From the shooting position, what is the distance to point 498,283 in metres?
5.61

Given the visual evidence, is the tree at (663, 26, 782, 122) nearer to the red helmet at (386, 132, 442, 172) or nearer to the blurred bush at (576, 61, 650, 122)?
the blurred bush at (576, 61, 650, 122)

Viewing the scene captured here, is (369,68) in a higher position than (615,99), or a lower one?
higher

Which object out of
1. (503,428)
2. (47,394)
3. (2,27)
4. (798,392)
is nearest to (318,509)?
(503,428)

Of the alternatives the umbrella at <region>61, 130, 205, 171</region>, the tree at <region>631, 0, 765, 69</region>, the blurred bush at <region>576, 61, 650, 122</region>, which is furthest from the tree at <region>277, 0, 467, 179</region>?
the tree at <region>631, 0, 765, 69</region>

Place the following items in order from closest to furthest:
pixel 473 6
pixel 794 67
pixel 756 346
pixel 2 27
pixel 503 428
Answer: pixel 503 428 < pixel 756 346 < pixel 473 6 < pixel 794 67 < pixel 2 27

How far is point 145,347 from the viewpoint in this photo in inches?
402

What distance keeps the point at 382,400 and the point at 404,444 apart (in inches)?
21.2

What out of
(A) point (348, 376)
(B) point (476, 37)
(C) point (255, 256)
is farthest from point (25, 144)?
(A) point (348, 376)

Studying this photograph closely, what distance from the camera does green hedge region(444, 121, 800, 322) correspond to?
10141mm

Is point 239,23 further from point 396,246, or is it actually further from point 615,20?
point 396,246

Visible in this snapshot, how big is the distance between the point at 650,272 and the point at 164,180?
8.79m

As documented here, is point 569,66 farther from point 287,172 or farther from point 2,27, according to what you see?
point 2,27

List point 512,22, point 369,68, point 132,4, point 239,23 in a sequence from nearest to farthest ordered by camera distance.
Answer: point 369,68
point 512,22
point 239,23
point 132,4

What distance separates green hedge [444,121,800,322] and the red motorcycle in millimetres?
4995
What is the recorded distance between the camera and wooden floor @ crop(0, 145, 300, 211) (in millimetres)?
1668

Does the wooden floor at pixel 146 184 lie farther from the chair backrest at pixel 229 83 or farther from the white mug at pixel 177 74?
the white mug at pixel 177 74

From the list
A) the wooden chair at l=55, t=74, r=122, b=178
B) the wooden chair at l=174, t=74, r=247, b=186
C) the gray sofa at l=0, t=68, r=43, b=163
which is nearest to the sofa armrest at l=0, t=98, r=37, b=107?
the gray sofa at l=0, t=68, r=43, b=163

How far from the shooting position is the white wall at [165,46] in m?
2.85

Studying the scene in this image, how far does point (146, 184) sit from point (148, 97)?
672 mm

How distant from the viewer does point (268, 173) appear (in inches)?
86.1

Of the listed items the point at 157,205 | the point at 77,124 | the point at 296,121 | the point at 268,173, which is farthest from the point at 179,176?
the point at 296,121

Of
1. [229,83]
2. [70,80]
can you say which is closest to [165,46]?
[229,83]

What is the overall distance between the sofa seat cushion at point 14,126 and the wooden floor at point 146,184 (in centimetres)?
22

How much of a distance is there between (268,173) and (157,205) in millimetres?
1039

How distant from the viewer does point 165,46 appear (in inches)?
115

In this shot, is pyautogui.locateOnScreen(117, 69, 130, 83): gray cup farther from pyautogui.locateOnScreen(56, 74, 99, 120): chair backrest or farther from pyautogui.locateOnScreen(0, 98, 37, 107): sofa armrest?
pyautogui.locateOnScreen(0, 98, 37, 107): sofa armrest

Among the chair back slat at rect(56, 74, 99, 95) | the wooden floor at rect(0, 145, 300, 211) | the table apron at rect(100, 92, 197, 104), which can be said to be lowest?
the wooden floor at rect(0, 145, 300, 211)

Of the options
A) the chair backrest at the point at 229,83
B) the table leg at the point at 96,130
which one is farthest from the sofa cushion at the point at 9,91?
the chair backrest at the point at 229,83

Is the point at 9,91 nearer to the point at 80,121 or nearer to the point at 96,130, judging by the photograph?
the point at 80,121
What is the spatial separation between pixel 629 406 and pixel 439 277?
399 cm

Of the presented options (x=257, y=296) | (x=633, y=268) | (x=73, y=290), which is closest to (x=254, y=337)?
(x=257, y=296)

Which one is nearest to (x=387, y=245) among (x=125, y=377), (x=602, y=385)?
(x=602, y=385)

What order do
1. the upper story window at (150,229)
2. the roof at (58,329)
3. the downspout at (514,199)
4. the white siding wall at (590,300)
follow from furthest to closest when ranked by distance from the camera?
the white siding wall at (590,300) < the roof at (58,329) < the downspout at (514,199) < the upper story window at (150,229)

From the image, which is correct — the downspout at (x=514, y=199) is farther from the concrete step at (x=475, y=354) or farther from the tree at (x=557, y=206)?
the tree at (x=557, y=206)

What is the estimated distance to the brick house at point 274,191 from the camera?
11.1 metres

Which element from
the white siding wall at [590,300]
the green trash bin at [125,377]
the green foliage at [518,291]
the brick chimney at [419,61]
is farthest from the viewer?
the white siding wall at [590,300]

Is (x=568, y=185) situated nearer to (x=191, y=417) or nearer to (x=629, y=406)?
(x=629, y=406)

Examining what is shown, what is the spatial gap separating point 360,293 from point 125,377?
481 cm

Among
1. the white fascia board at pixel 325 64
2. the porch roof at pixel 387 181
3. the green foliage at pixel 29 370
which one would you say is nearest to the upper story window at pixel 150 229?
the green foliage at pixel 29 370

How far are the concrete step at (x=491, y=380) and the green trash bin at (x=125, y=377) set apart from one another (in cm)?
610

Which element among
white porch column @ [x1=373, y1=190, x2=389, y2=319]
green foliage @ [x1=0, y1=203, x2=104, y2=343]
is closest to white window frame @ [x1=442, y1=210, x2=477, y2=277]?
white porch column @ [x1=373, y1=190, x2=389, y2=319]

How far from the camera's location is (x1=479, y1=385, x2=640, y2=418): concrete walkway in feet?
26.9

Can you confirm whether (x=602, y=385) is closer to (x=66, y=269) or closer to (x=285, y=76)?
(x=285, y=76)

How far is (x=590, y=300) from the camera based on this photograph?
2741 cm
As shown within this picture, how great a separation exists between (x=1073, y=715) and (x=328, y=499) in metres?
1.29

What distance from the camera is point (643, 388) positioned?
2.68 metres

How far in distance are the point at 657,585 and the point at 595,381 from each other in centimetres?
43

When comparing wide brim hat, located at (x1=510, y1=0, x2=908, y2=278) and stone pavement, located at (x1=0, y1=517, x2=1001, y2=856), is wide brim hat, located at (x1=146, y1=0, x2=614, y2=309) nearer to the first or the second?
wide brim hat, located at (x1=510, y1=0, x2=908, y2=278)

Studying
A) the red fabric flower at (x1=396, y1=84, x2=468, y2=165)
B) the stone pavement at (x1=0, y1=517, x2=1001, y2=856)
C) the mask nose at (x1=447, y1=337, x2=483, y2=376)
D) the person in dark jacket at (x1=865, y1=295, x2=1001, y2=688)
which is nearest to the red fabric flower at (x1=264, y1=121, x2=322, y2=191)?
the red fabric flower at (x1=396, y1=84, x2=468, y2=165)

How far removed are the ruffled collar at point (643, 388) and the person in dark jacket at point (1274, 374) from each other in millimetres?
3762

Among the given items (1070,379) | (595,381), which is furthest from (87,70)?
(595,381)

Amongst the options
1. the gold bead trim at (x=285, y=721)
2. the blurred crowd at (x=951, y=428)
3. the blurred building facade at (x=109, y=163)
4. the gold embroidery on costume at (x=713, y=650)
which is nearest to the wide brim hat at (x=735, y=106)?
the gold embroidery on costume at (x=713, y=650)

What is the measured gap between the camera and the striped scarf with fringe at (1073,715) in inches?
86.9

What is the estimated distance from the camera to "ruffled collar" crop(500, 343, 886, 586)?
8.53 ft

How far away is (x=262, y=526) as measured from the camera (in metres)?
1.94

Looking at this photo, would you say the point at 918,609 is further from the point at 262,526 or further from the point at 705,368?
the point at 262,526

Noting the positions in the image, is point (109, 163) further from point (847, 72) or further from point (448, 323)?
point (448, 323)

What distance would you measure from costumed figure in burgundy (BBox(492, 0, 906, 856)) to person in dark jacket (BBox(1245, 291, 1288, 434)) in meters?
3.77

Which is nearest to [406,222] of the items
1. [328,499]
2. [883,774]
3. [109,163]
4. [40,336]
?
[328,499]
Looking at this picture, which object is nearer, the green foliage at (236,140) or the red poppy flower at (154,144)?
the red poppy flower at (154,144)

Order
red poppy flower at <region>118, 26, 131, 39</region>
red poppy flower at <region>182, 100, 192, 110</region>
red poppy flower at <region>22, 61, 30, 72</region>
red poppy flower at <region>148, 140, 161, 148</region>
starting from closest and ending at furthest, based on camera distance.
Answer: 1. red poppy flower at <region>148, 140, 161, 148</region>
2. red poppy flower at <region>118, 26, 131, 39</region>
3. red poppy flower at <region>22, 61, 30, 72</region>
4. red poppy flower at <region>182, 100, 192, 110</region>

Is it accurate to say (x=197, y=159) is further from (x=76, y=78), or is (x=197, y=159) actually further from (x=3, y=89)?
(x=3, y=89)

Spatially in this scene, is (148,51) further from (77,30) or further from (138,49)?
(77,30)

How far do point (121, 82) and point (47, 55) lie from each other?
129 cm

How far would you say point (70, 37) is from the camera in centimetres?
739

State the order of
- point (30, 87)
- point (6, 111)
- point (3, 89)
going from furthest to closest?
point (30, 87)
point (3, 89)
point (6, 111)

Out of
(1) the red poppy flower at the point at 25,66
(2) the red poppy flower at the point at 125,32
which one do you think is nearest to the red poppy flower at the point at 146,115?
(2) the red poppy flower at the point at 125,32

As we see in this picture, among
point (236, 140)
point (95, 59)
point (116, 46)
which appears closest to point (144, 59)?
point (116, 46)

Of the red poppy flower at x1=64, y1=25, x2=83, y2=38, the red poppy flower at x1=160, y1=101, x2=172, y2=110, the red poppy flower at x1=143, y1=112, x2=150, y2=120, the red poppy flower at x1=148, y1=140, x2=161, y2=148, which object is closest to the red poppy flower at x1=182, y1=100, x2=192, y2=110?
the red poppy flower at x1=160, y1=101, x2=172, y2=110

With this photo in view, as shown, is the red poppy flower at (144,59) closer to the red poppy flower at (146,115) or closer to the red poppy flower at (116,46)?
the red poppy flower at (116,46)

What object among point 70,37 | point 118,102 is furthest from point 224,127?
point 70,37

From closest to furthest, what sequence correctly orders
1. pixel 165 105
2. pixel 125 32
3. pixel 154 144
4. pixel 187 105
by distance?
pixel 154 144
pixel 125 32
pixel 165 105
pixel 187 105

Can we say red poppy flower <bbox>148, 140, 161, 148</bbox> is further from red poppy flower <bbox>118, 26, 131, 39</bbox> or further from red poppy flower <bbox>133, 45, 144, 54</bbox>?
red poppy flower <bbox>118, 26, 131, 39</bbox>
================
**TASK BRIEF**
Repeat exactly the lines above from the line that contains "How far do point" through the end. Include both of these ends; leave out everything else.

**COMPLETE OUTPUT**
How far do point (121, 82) and point (47, 55) lie from each other?
129 cm

How far would you say point (70, 37) is from the camera in centimetres?
739

State the order of
- point (30, 87)
- point (6, 111)
- point (3, 89)
going from furthest to closest?
point (30, 87)
point (3, 89)
point (6, 111)

Out of
(1) the red poppy flower at the point at 25,66
(2) the red poppy flower at the point at 125,32
which one do you think is nearest to the red poppy flower at the point at 146,115?
(2) the red poppy flower at the point at 125,32

As we see in this picture, among
point (236, 140)
point (95, 59)
point (116, 46)
which appears closest to point (144, 59)?
point (116, 46)

Of the red poppy flower at x1=64, y1=25, x2=83, y2=38, the red poppy flower at x1=160, y1=101, x2=172, y2=110, the red poppy flower at x1=143, y1=112, x2=150, y2=120, the red poppy flower at x1=148, y1=140, x2=161, y2=148, which object is closest to the red poppy flower at x1=182, y1=100, x2=192, y2=110?
the red poppy flower at x1=160, y1=101, x2=172, y2=110

With this photo in view, as shown, is the red poppy flower at (144,59) closer to the red poppy flower at (146,115) or closer to the red poppy flower at (116,46)?
the red poppy flower at (116,46)

What object among point 70,37 | point 118,102 is furthest from point 224,127?
point 70,37

From closest to furthest, what sequence correctly orders
1. pixel 165 105
2. pixel 125 32
3. pixel 154 144
4. pixel 187 105
by distance?
pixel 154 144
pixel 125 32
pixel 165 105
pixel 187 105

Can we say red poppy flower <bbox>148, 140, 161, 148</bbox> is further from red poppy flower <bbox>118, 26, 131, 39</bbox> or further from red poppy flower <bbox>133, 45, 144, 54</bbox>?
red poppy flower <bbox>118, 26, 131, 39</bbox>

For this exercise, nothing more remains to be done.